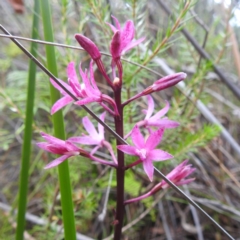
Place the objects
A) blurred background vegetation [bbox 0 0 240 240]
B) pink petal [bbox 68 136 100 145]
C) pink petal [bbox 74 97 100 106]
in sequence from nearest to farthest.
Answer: pink petal [bbox 74 97 100 106] → pink petal [bbox 68 136 100 145] → blurred background vegetation [bbox 0 0 240 240]

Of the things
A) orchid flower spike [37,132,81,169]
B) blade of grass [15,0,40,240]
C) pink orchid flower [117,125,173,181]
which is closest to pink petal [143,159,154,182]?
pink orchid flower [117,125,173,181]

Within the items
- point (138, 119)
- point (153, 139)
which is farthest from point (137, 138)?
point (138, 119)

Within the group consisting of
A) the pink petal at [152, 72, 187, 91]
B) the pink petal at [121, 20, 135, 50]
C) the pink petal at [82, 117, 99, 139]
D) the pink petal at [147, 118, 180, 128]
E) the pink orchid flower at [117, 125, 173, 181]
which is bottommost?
the pink orchid flower at [117, 125, 173, 181]

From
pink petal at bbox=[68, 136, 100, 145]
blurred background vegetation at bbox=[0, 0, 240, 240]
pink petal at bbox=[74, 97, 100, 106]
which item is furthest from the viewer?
blurred background vegetation at bbox=[0, 0, 240, 240]

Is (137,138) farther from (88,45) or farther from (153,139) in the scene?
(88,45)

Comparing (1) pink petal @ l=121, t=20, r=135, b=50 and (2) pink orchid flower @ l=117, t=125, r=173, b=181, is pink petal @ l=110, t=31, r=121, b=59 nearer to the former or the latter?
(1) pink petal @ l=121, t=20, r=135, b=50

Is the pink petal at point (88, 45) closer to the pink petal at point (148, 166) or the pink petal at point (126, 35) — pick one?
the pink petal at point (126, 35)

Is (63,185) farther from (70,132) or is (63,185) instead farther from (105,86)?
(70,132)
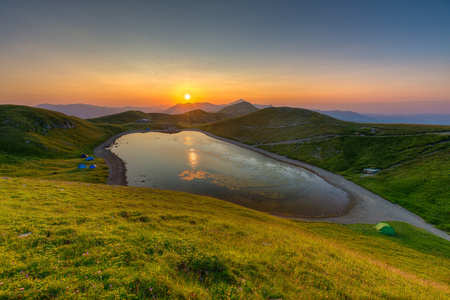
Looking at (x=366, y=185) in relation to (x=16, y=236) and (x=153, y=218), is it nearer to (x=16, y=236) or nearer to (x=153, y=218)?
(x=153, y=218)

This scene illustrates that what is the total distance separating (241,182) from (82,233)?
39981mm

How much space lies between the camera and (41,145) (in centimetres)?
5638

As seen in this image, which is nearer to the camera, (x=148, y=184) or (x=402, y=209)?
(x=402, y=209)

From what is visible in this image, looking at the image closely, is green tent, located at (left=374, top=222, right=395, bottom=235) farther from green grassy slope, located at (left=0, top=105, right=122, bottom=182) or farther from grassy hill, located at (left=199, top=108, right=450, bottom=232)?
green grassy slope, located at (left=0, top=105, right=122, bottom=182)

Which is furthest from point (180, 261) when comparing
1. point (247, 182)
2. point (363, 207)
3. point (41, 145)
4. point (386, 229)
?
point (41, 145)

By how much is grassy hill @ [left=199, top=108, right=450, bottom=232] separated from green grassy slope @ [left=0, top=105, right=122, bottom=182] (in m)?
78.4

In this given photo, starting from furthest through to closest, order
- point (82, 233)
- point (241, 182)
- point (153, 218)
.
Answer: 1. point (241, 182)
2. point (153, 218)
3. point (82, 233)

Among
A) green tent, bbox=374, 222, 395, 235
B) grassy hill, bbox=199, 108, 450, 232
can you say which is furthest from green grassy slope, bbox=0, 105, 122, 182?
grassy hill, bbox=199, 108, 450, 232

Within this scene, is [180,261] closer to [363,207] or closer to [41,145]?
[363,207]

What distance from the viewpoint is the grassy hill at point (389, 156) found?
36.1 m

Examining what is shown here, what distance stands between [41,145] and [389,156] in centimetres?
12615

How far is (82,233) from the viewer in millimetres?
9578

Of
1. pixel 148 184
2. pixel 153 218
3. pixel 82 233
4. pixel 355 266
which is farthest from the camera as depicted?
pixel 148 184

---------------

## Problem details:
Write out all of the lines above word for word, leaving out the pictures.

## Result of this exercise:
Place the objects
A) blurred background vegetation [bbox 0 0 240 240]
B) pink petal [bbox 68 136 100 145]
C) pink petal [bbox 74 97 100 106]
in sequence from nearest to farthest.
Answer: pink petal [bbox 74 97 100 106] → pink petal [bbox 68 136 100 145] → blurred background vegetation [bbox 0 0 240 240]

Of the things
A) orchid flower spike [37,132,81,169]
B) blade of grass [15,0,40,240]
C) pink orchid flower [117,125,173,181]
which is closest to pink petal [143,159,154,182]?
pink orchid flower [117,125,173,181]

Within the items
- point (138, 119)
- point (153, 139)
which is farthest from point (137, 138)?
point (138, 119)

Within the group consisting of
A) the pink petal at [152, 72, 187, 91]
B) the pink petal at [121, 20, 135, 50]
C) the pink petal at [82, 117, 99, 139]
D) the pink petal at [147, 118, 180, 128]
E) the pink orchid flower at [117, 125, 173, 181]
which is bottommost?
the pink orchid flower at [117, 125, 173, 181]

From
pink petal at bbox=[68, 136, 100, 145]
blurred background vegetation at bbox=[0, 0, 240, 240]
pink petal at bbox=[74, 97, 100, 106]
which item is furthest from the viewer?
blurred background vegetation at bbox=[0, 0, 240, 240]

Is (137,138) farther from (88,45) or farther from (153,139) in the scene?
(88,45)

Comparing (1) pink petal @ l=121, t=20, r=135, b=50 and (2) pink orchid flower @ l=117, t=125, r=173, b=181, is pink petal @ l=110, t=31, r=121, b=59 nearer to the former or the latter?
(1) pink petal @ l=121, t=20, r=135, b=50

Is the pink petal at point (88, 45) closer to the pink petal at point (148, 166) or the pink petal at point (126, 35) — pick one?
the pink petal at point (126, 35)

Is (63,185) farther from (70,132) or is (63,185) instead farther from (105,86)?
(70,132)
Looking at (x=366, y=185) in relation to (x=16, y=236) and (x=153, y=218), is it nearer to (x=16, y=236) or nearer to (x=153, y=218)?
(x=153, y=218)

This scene illustrates that what is the total distance separating (241,182) from (82,233)?
39981mm

How much space lies between the camera and (41,145) (in centimetres)?
5638

As seen in this image, which is nearer to the camera, (x=148, y=184) or (x=402, y=209)?
(x=402, y=209)

From what is visible in this image, looking at the image closely, is green tent, located at (left=374, top=222, right=395, bottom=235) farther from green grassy slope, located at (left=0, top=105, right=122, bottom=182) or farther from grassy hill, located at (left=199, top=108, right=450, bottom=232)?
green grassy slope, located at (left=0, top=105, right=122, bottom=182)

Which is furthest from point (180, 261) when comparing
1. point (247, 182)
2. point (363, 207)
3. point (41, 145)
4. point (386, 229)
?
point (41, 145)

By how much is grassy hill @ [left=199, top=108, right=450, bottom=232] separated from green grassy slope @ [left=0, top=105, right=122, bottom=182] (in m)?
78.4

In this given photo, starting from furthest through to closest, order
- point (82, 233)
- point (241, 182)
- point (153, 218)
.
Answer: 1. point (241, 182)
2. point (153, 218)
3. point (82, 233)

Among
A) green tent, bbox=374, 222, 395, 235
B) grassy hill, bbox=199, 108, 450, 232
can you say which is furthest from green grassy slope, bbox=0, 105, 122, 182?
grassy hill, bbox=199, 108, 450, 232

Within this scene, is [180,261] closer to [363,207] or closer to [41,145]?
[363,207]

What distance from the viewpoint is the grassy hill at point (389, 156) found?
36.1 m

Examining what is shown here, what distance stands between [41,145] and [389,156] in centimetres?
12615

How far is (82,233) from the viewer in millimetres?
9578

Of
1. pixel 148 184
2. pixel 153 218
3. pixel 82 233
4. pixel 355 266
which is farthest from the camera as depicted?
pixel 148 184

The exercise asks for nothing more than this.